Here’s one half of the cases plonked onto the table of the Denbigh mill. You can see the flailing belts which have to be hand pulled to help start the motor to the rear of the machine!
The boring head in the photo will automatically expand to perform a facing operation. It was second hand and hasn’t been used yet, plenty of old stuff that ‘might come in useful one day’ is being pressed into service – and it’s good to see. Shed recycling to save the planet 💪
The second set is being drilled and the second timing case milled. Once those jobs are complete, we can look closer at fitting locating dowels. Finally, we will come back to the Denbigh….
Well not yet, but one set of cases has been drilled and assembled by the shed faires. They were busy while I was on holiday!
The machine in the background is the Denbigh Mill. It has the capacity to machine the bore and face off the throat, which even the Bridgeport won’t manage.
It’s an old machine and in breach of just about every health and safety regulation ever written! (So I tend not to use it). But with common sense and due care ut should do a good job for us.
In parallel I’ve been facing the timing cover, which is quite tricky to mount – but one I have a flat face the rest should be easier. Making 2 complete sets of cases isn’t much extra work, and a spare set will definitely be worth having.
(They’ll make a good ornament/doorstop at least!).
The drive side case was first up for fly cutting the mating surface. Bob mounted it to the table and did the faffing about getting it level, but in fairness the casting was pretty straight. I did a dry run of the tool path and when that was complete there was no delaying it. Time for the first cut!
The mighty Bridgeport performed admirably and 20 thou cuts were a breeze. I showed Bob how to start the program and after a couple of goes he was away. We had to take about a quarter off the height, which didn’t take too long at all.
Loads of man glitter kicking around now, so I need to be careful not to get it round the house. Swarf gets everywhere doesn’t it??
Weighing in at 26.7kg, one full set of cast engine cases. I weighed them as I wanted to know how much metal gets removed when I machine them. There’s a generous allowance for machining and they’re quite heavy, so hopefully I’ll get to under 25kg.
I had a couple of sets cast and heat treated, so I’ll machine a spare set.
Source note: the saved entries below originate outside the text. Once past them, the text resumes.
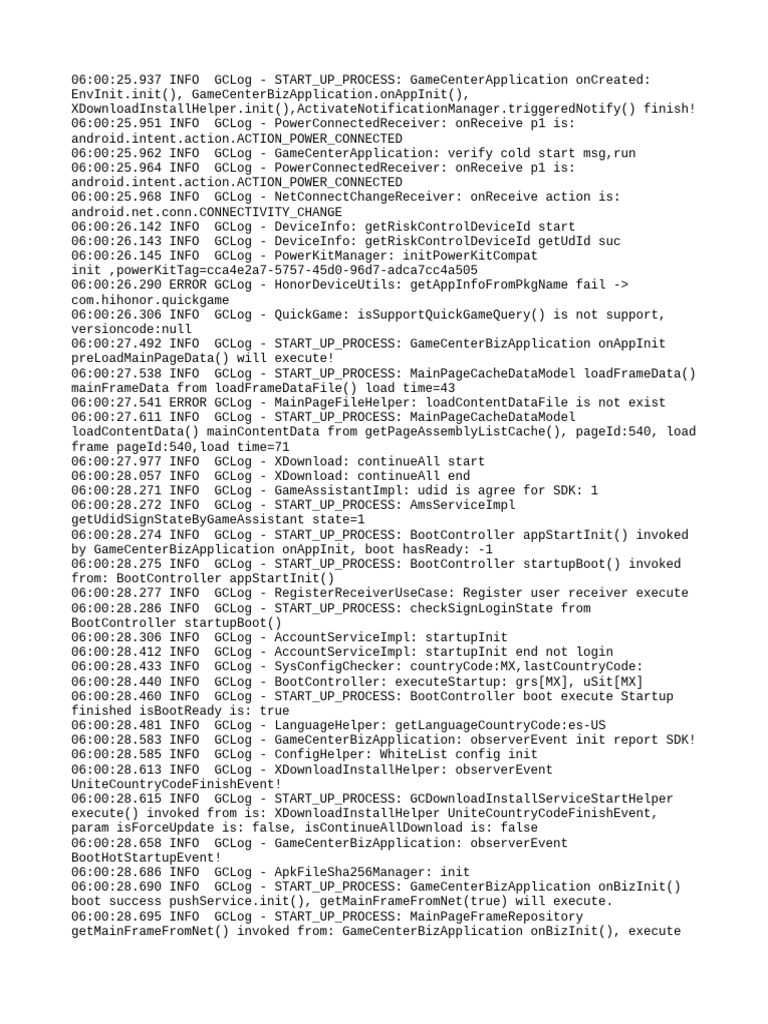 06:00:25.937 INFO  GCLog - START_UP_PROCESS: GameCenterApplication onCreated: EnvInit.init(), GameCenterBizApplication.onAppInit(), XDownloadInstallHelper.init(),ActivateNotificationManager.triggeredNotify() finish!
06:00:25.951 INFO  GCLog - PowerConnectedReceiver: onReceive p1 is: android.intent.action.ACTION_POWER_CONNECTED
06:00:25.962 INFO  GCLog - GameCenterApplication: verify cold start msg,run
06:00:25.964 INFO  GCLog - PowerConnectedReceiver: onReceive p1 is: android.intent.action.ACTION_POWER_CONNECTED
06:00:25.968 INFO  GCLog - NetConnectChangeReceiver: onReceive action is: android.net.conn.CONNECTIVITY_CHANGE
06:00:26.142 INFO  GCLog - DeviceInfo: getRiskControlDeviceId start
06:00:26.143 INFO  GCLog - DeviceInfo: getRiskControlDeviceId getUdId suc
06:00:26.145 INFO  GCLog - PowerKitManager: initPowerKitCompat init ,powerKitTag=cca4e2a7-5757-45d0-96d7-adca7cc4a505
06:00:26.290 ERROR GCLog - HonorDeviceUtils: getAppInfoFromPkgName fail -> com.hihonor.quickgame
06:00:26.306 INFO  GCLog - QuickGame: isSupportQuickGameQuery() is not support, versioncode:null
06:00:27.492 INFO  GCLog - START_UP_PROCESS: GameCenterBizApplication onAppInit preLoadMainPageData() will execute!
06:00:27.538 INFO  GCLog - START_UP_PROCESS: MainPageCacheDataModel loadFrameData() mainFrameData from loadFrameDataFile() load time=43
06:00:27.541 ERROR GCLog - MainPageFileHelper: loadContentDataFile is not exist
06:00:27.611 INFO  GCLog - START_UP_PROCESS: MainPageCacheDataModel loadContentData() mainContentData from getPageAssemblyListCache(), pageId:540, load frame pageId:540,load time=71
06:00:27.977 INFO  GCLog - XDownload: continueAll start
06:00:28.057 INFO  GCLog - XDownload: continueAll end
06:00:28.271 INFO  GCLog - GameAssistantImpl: udid is agree for SDK: 1
06:00:28.272 INFO  GCLog - START_UP_PROCESS: AmsServiceImpl getUdidSignStateByGameAssistant state=1
06:00:28.274 INFO  GCLog - START_UP_PROCESS: BootController appStartInit() invoked by GameCenterBizApplication onAppInit, boot hasReady: -1
06:00:28.275 INFO  GCLog - START_UP_PROCESS: BootController startupBoot() invoked from: BootController appStartInit()
06:00:28.277 INFO  GCLog - RegisterReceiverUseCase: Register user receiver execute
06:00:28.286 INFO  GCLog - START_UP_PROCESS: checkSignLoginState from BootController startupBoot()
06:00:28.306 INFO  GCLog - AccountServiceImpl: startupInit
06:00:28.412 INFO  GCLog - AccountServiceImpl: startupInit end not login
06:00:28.433 INFO  GCLog - SysConfigChecker: countryCode:MX,lastCountryCode:
06:00:28.440 INFO  GCLog - BootController: executeStartup: grs[MX], uSit[MX]
06:00:28.460 INFO  GCLog - START_UP_PROCESS: BootController boot execute Startup finished isBootReady is: true
06:00:28.481 INFO  GCLog - LanguageHelper: getLanguageCountryCode:es-US
06:00:28.583 INFO  GCLog - GameCenterBizApplication: observerEvent init report SDK!
06:00:28.585 INFO  GCLog - ConfigHelper: WhiteList config init
06:00:28.613 INFO  GCLog - XDownloadInstallHelper: observerEvent UniteCountryCodeFinishEvent!
06:00:28.615 INFO  GCLog - START_UP_PROCESS: GCDownloadInstallServiceStartHelper execute() invoked from is: XDownloadInstallHelper UniteCountryCodeFinishEvent, param isForceUpdate is: false, isContinueAllDownload is: false
06:00:28.658 INFO  GCLog - GameCenterBizApplication: observerEvent BootHotStartupEvent!
06:00:28.686 INFO  GCLog - ApkFileSha256Manager: init
06:00:28.690 INFO  GCLog - START_UP_PROCESS: GameCenterBizApplication onBizInit() boot success pushService.init(), getMainFrameFromNet(true) will execute.
06:00:28.695 INFO  GCLog - START_UP_PROCESS: MainPageFrameRepository getMainFrameFromNet() invoked from: GameCenterBizApplication onBizInit(), execute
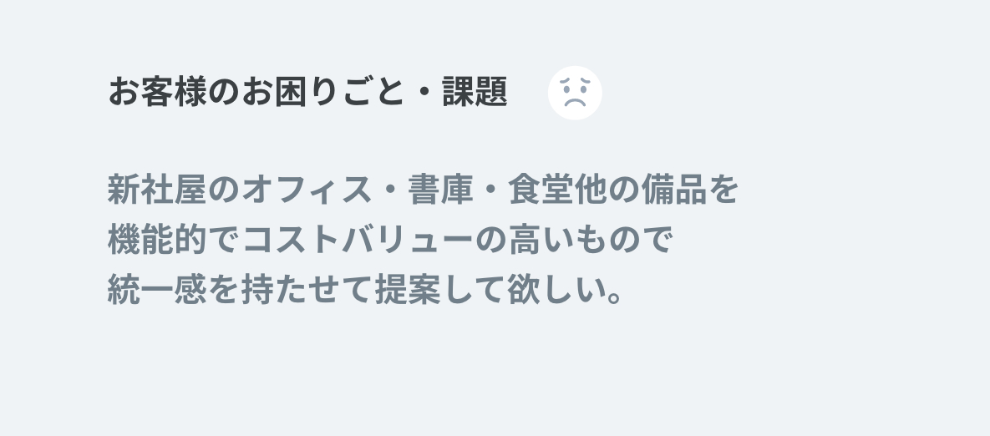 お客様のお困りごと・課題

新社屋のオフィス・書庫・食堂他の備品を機能的でコストバリューの高いもので統一感を持たせて提案して欲しい。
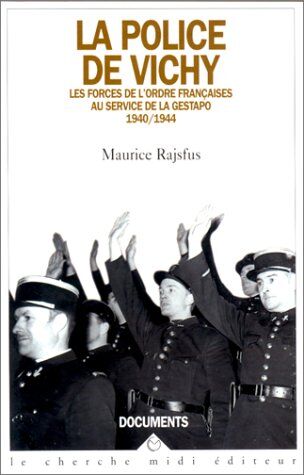 LA POLICE DE VICHY

LES FORCES DE L'ORDRE FRANÇAISES AU SERVICE DE LA GESTAPO 1940/1944

Maurice Rajsfus

DOCUMENTS

le cherche midi éditeur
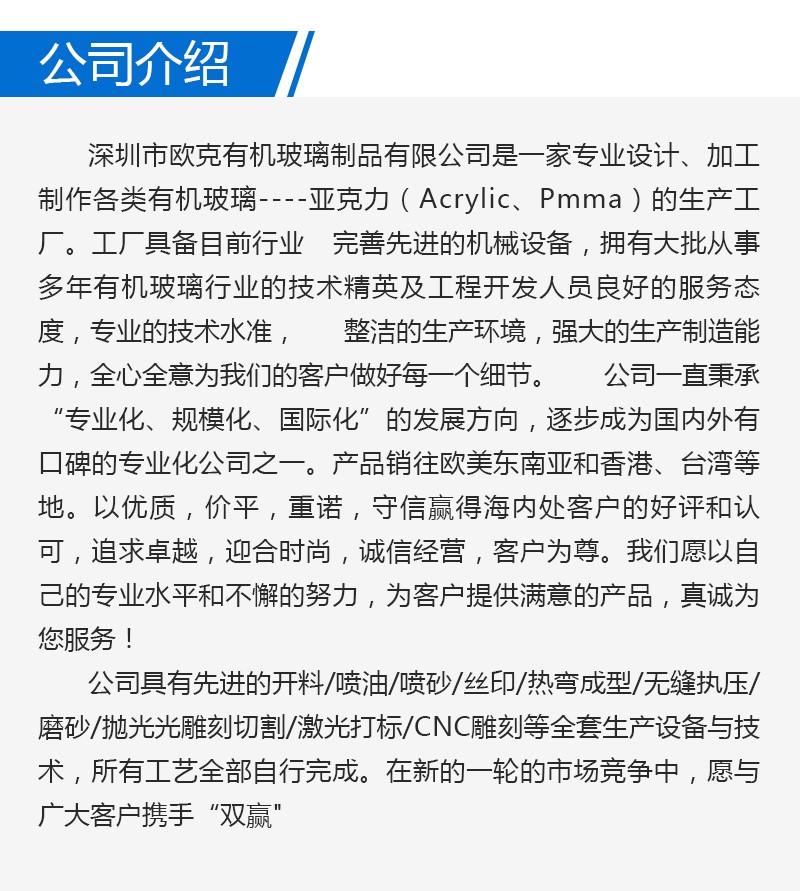 公司介绍

深圳市欧克有机玻璃制品有限公司是一家专业设计、加工制作各类有机玻璃----亚克力（Acrylic、Pmma）的生产工厂。工厂具备目前行业 完善先进的机械设备，拥有大批从事多年有机玻璃行业的技术精英及工程开发人员良好的服务态度，专业的技术水准， 整洁的生产环境，强大的生产制造能力，全心全意为我们的客户做好每一个细节。 公司一直秉承“专业化、规模化、国际化”的发展方向，逐步成为国内外有口碑的专业化公司之一。产品销往欧美东南亚和香港、台湾等地。以优质，价平，重诺，守信赢得海内处客户的好评和认可，追求卓越，迎合时尚，诚信经营，客户为尊。我们愿以自己的专业水平和不懈的努力，为客户提供满意的产品，真诚为您服务！

公司具有先进的开料/喷油/喷砂/丝印/热弯成型/无缝执压/磨砂/抛光光雕刻切割/激光打标/CNC雕刻等全套生产设备与技术，所有工艺全部自行完成。在新的一轮的市场竞争中，愿与广大客户携手“双赢”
The spare can be used for a mockup engine with a barrel for dimensioning the frame. But that’s a way off as there’s plenty of machining to be done. Bob and I will work together on the Bridgeport.
For a while now locating the last few bits from the mights Bristol Hercules engine I need has been playing on my mind. A pair of washers snd circlips for either side of the piston. Not huge items but hugely important and a pain to have to make.
I needn’t have worried. A quick call to Patrick at Maddison 4×4 (who does beautiful restorations of aircraft engines) and very generously they arrived next day! Amazing how the universe works sometimes, thank you Patrick!
Last on the list is the castings, which will be ready for collection on Thursday. Can’t wait!
The cases have been cast, along with a batch of Aston Martin gearboxes 🙂 They’re away being heat treated and I’m expecting them back in a week or so. Not much more can be done until then, the mighty Bridgeport CNC conversion is patiently waiting!
While we’re waiting for the cases to be cast and heat treated, I’ve started to write some GCODE for fly cutting the mating faces. With such large components travel on the Y axis is very close to the limits, so a trial run over a set of drawings is a must!
The position of the spindle centre is also critical, and this afternoon I brought it forward. I hadn’t done this before but it was fairly straightforward and with Bob’s assistance now in the right place. Bob remains unconvinced that CNC is better than handle twiddling!
I think we’re going to be ok without resorting to larger machines. Great news as it is VERY close to the limit!